なぜなら、子どものうちは大人に保護されて、指示を聞いていれば済みますが、やがて成人し、社会に出れば、指示待ちだけで生きていけることは少なく、子どものうちから考える習慣をつけねばならないからです。特に、現在のように、社会が猛スピードで変化していき、価値観も多様な社会では、教わったことを自分なりに考え、また、他の要素も交えてふくらませて良い物を出して行かねばなりません。その際に、筋道を立てて、論理的に思考する力が必要となります。どんな仕事に就く場合でも、今後必要不可欠な能力になると私は考えています。

もちろん、それを的確に判断し、同時に表現することも併せて求められますが、それらに関しては、連載第67回「想像力と共感力」について、第70回「読書感想文・小論文の基本的書き方」について、などをご参照願います。

ところで、最近の大学生の就職活動では、出身高校を重視する動きも増えている、という新聞記事などを見ます。たとえば、「大学受験をせず、付属校から進学していると、試練に耐えられない」、「勉強漬けにさせて難関大学へ合格させる、新興勢力の高校から難関大学に入った場合、趣味などが少なくて人間性にゆとりがない」などの理由からだそうです。

高校教員の立場から見れば、最近は大学受験と言っても、AOや推薦入試が増加しています。極端な場合、それらの提出書類では、本来生徒の書くべき応募作文まで、担任などが代わりに書くケースも見ます。ですので、「付属校以外からの進学=試練に耐えられる」とは決して言えないと感じます。企業でも、試練に耐えられると判断して採用した人物が早々に退職するケースが増えれば、エントリーシートに「大学入試の内容(AO、指定校推薦など)」を書かせるようになる日が遠からず来るだろう、私はそう考えています。

就職活動を取り上げるまでもなく、中学・高校時代の過ごし方は大変重要です。学業、対人関係、スポーツ、あらゆる面で「成人して生きていく上での土台」作りの時期だと私は考えて指導しています。その中でも、思考力を養うことは、指示待ち人間にならず、厳しい世の中を生き残るためでも重要ではないでしょうか。

[実施する課題]:
• 1. 提示文の「なぜなら、子どものうちは大人」から「いて、などをご参照願います。」までを、「猛スピード」を「ハイペース」に入れ替えて書き直してください。
• 2. 提示文の内容を二文で要約してください。

[データ部分]:
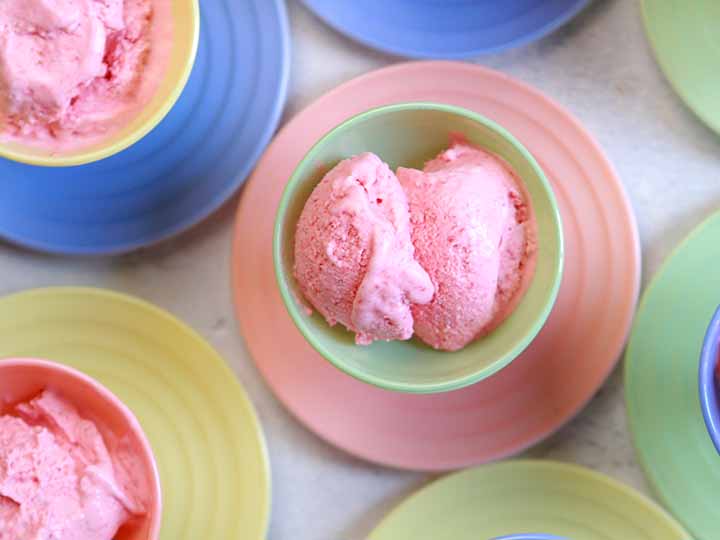 Green bowl filled with Sugar-Free Strawberry Fro Yo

[課題の解答]:
• 1.
なぜなら、子どものうちは大人に保護されて、指示を聞いていれば済みますが、やがて成人し、社会に出れば、指示待ちだけで生きていけることは少なく、子どものうちから考える習慣をつけねばならないからです。特に、現在のように、社会がハイペースで変化していき、価値観も多様な社会では、教わったことを自分なりに考え、また、他の要素も交えてふくらませて良い物を出して行かねばなりません。その際に、筋道を立てて、論理的に思考する力が必要となります。どんな仕事に就く場合でも、今後必要不可欠な能力になると私は考えています。

もちろん、それを的確に判断し、同時に表現することも併せて求められますが、それらに関しては、連載第67回「想像力と共感力」について、第70回「読書感想文・小論文の基本的書き方」について、などをご参照願います。

• 2. 社会が猛スピードで変化し価値観も多様な現在では、指示待ちでなく筋道を立てて論理的に思考する力が、どんな仕事に就く場合でも必要不可欠になると筆者は考えている。付属校以外から進学したからといって試練に耐えられるとは言えないとしたうえで、中学・高校時代は成人して生きていく上での土台作りの時期であり、特に思考力を養うことが重要だと述べている。